I propose that in Whidbey, and future versions, that "sealed" or "not inheritable" be applied by default to all new class declarations created by the IDE. This way, you have to make an effort and think about what you're doing when removing this keyword, and hopefully make you think if you really need to do so. 

As of right now, I realize that this can be accomplished by editing the templates used somwhere deep within the directory structure of VS.NET, so please don't tell me I can do this now. What are you're thoughts, feelings, objections to this?

8 Comments

  • I'd far prefer an option in VS to modify my default code template - so I could specify things like my default imports, accessibility options etc...

  • Thats actually a far better idea, have an actual "template editor" available in the IDE. Heck they're giving us a ton of control with the keystrokes, layout, etc...why not this too :)

  • There was a big discussion about this on one of the MSFT blogs a while ago; don't remember who. People fiercely arguing both sides, as they tend to do. I'm in the sealed camp. People should only be able to extend classes that were designed with that in mind. I really doubt that anyone designs every one of their classes to be used by a subclass, so the default of non-sealed doesn't make sense to me. On a big project you wind up seeing the brittle base class probem, not necessarily because people are lazy, but because it's so easy.



    +1 for sealed.

  • As long as you don't have any virtual or protected members that why do you care if your types are subclassed?

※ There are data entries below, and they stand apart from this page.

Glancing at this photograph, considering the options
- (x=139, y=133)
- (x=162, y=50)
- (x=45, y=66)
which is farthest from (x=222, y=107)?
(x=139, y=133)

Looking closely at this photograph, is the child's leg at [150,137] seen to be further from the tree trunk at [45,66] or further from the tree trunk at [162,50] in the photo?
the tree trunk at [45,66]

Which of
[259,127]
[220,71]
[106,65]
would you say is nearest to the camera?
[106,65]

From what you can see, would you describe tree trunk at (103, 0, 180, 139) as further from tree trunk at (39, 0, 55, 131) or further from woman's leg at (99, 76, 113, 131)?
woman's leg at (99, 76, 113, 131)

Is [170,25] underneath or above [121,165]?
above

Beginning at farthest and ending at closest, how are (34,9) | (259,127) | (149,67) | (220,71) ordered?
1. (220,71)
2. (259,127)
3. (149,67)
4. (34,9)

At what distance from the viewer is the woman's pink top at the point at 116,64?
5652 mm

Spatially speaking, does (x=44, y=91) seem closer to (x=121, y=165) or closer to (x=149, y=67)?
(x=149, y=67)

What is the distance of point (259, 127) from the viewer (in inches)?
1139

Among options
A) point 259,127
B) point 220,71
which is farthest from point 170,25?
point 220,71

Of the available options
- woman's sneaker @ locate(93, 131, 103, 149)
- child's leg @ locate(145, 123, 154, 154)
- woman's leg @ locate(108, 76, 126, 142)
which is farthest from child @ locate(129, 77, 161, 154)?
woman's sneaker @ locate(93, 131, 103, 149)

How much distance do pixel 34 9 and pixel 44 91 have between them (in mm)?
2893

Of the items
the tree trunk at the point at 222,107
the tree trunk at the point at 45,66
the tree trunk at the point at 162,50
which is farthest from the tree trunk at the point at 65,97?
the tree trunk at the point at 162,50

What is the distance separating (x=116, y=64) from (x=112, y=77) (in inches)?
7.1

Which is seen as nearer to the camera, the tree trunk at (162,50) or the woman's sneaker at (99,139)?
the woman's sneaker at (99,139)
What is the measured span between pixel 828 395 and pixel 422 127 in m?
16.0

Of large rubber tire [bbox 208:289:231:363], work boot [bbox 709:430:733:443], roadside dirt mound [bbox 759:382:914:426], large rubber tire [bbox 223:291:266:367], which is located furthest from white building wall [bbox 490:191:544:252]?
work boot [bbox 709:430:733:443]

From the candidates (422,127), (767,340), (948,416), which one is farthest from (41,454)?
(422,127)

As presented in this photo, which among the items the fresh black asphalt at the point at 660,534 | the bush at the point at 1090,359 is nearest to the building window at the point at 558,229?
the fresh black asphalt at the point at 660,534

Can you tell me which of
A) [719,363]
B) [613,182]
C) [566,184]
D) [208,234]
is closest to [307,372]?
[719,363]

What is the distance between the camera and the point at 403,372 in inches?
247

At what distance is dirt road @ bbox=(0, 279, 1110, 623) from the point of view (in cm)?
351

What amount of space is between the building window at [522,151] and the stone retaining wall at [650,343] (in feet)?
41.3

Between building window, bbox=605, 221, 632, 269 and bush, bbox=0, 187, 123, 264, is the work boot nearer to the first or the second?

What harm can they do?

  • Eric Lippert had a few posts on sealed a while back, that's probably what you're thinking of.

  • Hey, why not just remove inheritence altogether?

  • I think in large part your concerns are mitigated by the fact that virtual members must be opted in to, versus being default.



    To accidentally "inherit and break changes with your API" presumably is more specifically a concern that, through polymorphism and the ability to override default behavior, other parts of your API reliant upon said extended classes might break?



    For instance,



    public class ImportantClass {

    public ImportantClass(StrategyClass sc) {

    this.sc = sc;

    }

    private StrategyClass sc;

    Int32 ComputeSomething() {

    return sc.GetState() + 10;

    }

    }



    public class StrategyClass {

    Random rand = new Random();

    virtual Int32 GetState() {

    return rand.Next();

    }

    }



    Now I "break" ImportantClass's relationship on StrategyClass by providing the following implementation, and supplying it to the ImportantClass constructor:



    public class MyStrategyClass : StrategyClass {

    override Int32 GetState() {

    throw new Exception("Ha ha, you are broken!");

    }

    }



    In this case, yes a sealed class would have worked, but better API design would have better prevented such a problem (namely, not creating GetState() as virtual!).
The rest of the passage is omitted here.